“Uh-huh.”
“You know, before I took over Eaton’s it was a pretty shabby business. It was a dishonest business. They sold things that were no good—medicines that wouldn’t cure anything. Machines that didn’t work. People who bought them were pretty unhappy.”
“Uh-huh.”
“But I changed all that. I saw to it that our customers got what they were paying for. That made them happy. That’s why we’ve been so successful.”
“Uh-huh.”
“A service business. And—you know—now that you’re getting to be a young man, and beginning to think about your future, I hope you’ll also think about coming into Eaton’s with me. It would be a good feeling to know that you’re at least thinking about it. Will you at least think about it. Prince?”
“All right, Daddy.”
“Thirteen is a good age to begin thinking about things like this.”
“Fourteen.”
“Right. It’s funny, when I was your age and even older, I didn’t think that way at all. I didn’t think that it was important to go into a business that was a family business. Of course, my circumstances were a little different. My father didn’t own the family business, he just worked for them—his wife’s family. I was always under somebody’s thumb.”
“Uh-huh.”
“But to go into a family business which your own father heads—that can be a wonderful advantage for a young man. It can be a wonderful opportunity.”
“Uh-huh.”
“And it would give me a wonderful feeling if you did, Prince.”
“Uh-huh.”
“And I’ll tell you this. From the way things look right now, in nineteen twenty-two, our possibilities for expansion seem downright limitless. For instance, we’ve been following very closely what Mr. Woolworth has been doing. On our drawing boards right now are plans to move out of mail-order and into stores all over the country, all over the world. Same honest merchandise, same honest prices, but in a chain of stores. It’s the coming thing. Does that sound exciting, Prince?”
“Yes, Daddy.”
“After all, an airplane pilot can only serve a few people at a time. We serve hundreds of thousands, millions of people every day.”
“Uh-huh.”
“I’ll tell you what. Would you like me to take you down to one of our plants and give you a little tour—give you an idea of how our operation works? Would you like that?”
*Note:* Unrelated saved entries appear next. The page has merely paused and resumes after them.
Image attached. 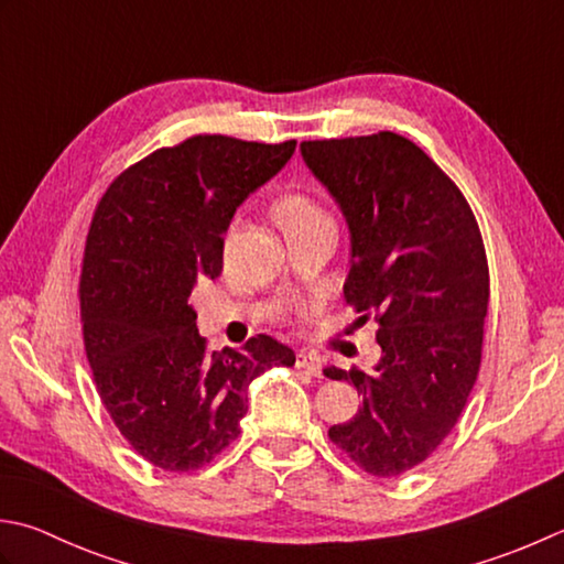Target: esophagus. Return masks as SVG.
I'll return each instance as SVG.
<instances>
[{
    "label": "esophagus",
    "instance_id": "34e87169",
    "mask_svg": "<svg viewBox=\"0 0 564 564\" xmlns=\"http://www.w3.org/2000/svg\"><path fill=\"white\" fill-rule=\"evenodd\" d=\"M295 367L297 369H305L307 373H313V377H319V373H323V359H319L315 351L301 349L295 355Z\"/></svg>",
    "mask_w": 564,
    "mask_h": 564
}]
</instances>
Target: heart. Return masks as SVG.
<instances>
[{
  "label": "heart",
  "mask_w": 564,
  "mask_h": 564,
  "mask_svg": "<svg viewBox=\"0 0 564 564\" xmlns=\"http://www.w3.org/2000/svg\"><path fill=\"white\" fill-rule=\"evenodd\" d=\"M273 215H275V223H279V227L283 229V235L301 225H311V223H317V219H327L325 209L305 193L281 195L273 205Z\"/></svg>",
  "instance_id": "obj_1"
}]
</instances>
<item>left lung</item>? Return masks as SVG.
Here are the masks:
<instances>
[{
	"instance_id": "1",
	"label": "left lung",
	"mask_w": 564,
	"mask_h": 564,
	"mask_svg": "<svg viewBox=\"0 0 564 564\" xmlns=\"http://www.w3.org/2000/svg\"><path fill=\"white\" fill-rule=\"evenodd\" d=\"M351 237L345 297L377 319L381 359L351 381L361 408L329 440L373 477L425 462L459 421L481 364L489 267L469 203L445 171L393 131L301 143Z\"/></svg>"
}]
</instances>
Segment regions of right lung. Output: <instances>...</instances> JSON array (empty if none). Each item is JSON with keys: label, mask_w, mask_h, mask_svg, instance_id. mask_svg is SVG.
I'll list each match as a JSON object with an SVG mask.
<instances>
[{"label": "right lung", "mask_w": 564, "mask_h": 564, "mask_svg": "<svg viewBox=\"0 0 564 564\" xmlns=\"http://www.w3.org/2000/svg\"><path fill=\"white\" fill-rule=\"evenodd\" d=\"M295 141L197 134L159 149L107 187L85 241L80 315L97 393L153 467L193 471L239 435L249 383L295 355L269 335L207 351L191 293L223 273L231 217Z\"/></svg>", "instance_id": "right-lung-1"}]
</instances>
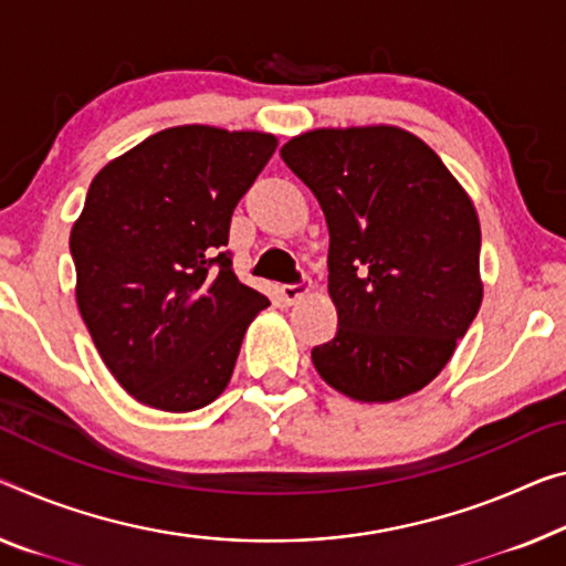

“Sure, Daddy.” It was an offer that had been made often in the past, and it was always postponed.
“Good. Maybe next week, when I get back from Washington. When I get back from telling President Harding what he’s doing wrong.” His father laughed. “How do you like that, Prince? Your dad going down to Washington to tell President Harding what he’s doing wrong.”
“Yeah, that’s pretty funny.”
“Anyway,” his father said, “think about what I’ve been saying. No need to make a big decision now. Plenty of time. But it’s good to be able to talk to you about things like this because, you see, my own father—” He hesitated, clearing his throat. “I could never really talk to my own father because he wasn’t—successful. Oh, he was perfectly nice to me. But we all lived together, in one big house—my mother, my father, and my two uncles, and nobody ever listened to anything my father said. They had no respect for his judgments, and so finally he sort of just stopped talking. Can you imagine what that was like, Prince, when I was your age—to realize you had a father nobody paid any attention to? Not even my mother. Oh, he was very good looking, quite the blade, when he was a young man, and I suppose that was why my mother—I suppose that was what she saw in him. But he seemed to lack basic intelligence—in the business sense, that is. He was a disappointment to the family, and I knew that from the time I was a little boy.”
“Basic intelligence?” Crazy.
“Not clever in a business sense. They all criticized him behind his back. Or maybe it was because they refused to give him any real responsibility. And my uncles—they just didn’t believe in talking to children. And when I was growing up, with a father nobody listened to, and with nobody to listen to me, I got the impression that nobody thought I had much basic intelligence, either, that I was rather worthless, too, like my father. And it was rather lonely for me, even in a house that was filled with people. Nobody ever thought I’d be successful, but I guess I’ve managed to prove to them that I could be. Do you see why I’m telling you this, Prince? I grew up with a father who I thought had nothing to teach me. I want you to grow up with a father you believe has something to teach you, from my own success. And I want—I hope—you’ll grow up with a father you can respect. Do you mind me talking to you like this?”
“No, Daddy.”
“And so I grew up feeling that I was some kind of accident. Why didn’t I have brothers or sisters? It must mean that I was an accident, a baby they didn’t want. And then I found out that—in fact—I was an accident.”
“An accident?”
“A son they didn’t really want is one way to put it, Prince. But you weren’t an accident. Your mother and I wanted you very much. There’s a big difference. And then, a few years ago—” He broke off.
“What happened a few years ago, Daddy?”
“A few years ago, when he was in his fifties, my father became—well, the doctors diagnosed it as a kind of premature senility.”
“What’s that?”
“He became—funny in the head, I guess you’d say.”
Crazy!
“He had to be watched all the time because he did—terrible things. To keep an eye on him they—”
“What things?”
“Children. Little boys and girls. He’d try to touch them, and hurt them. But I don’t want to talk about that.”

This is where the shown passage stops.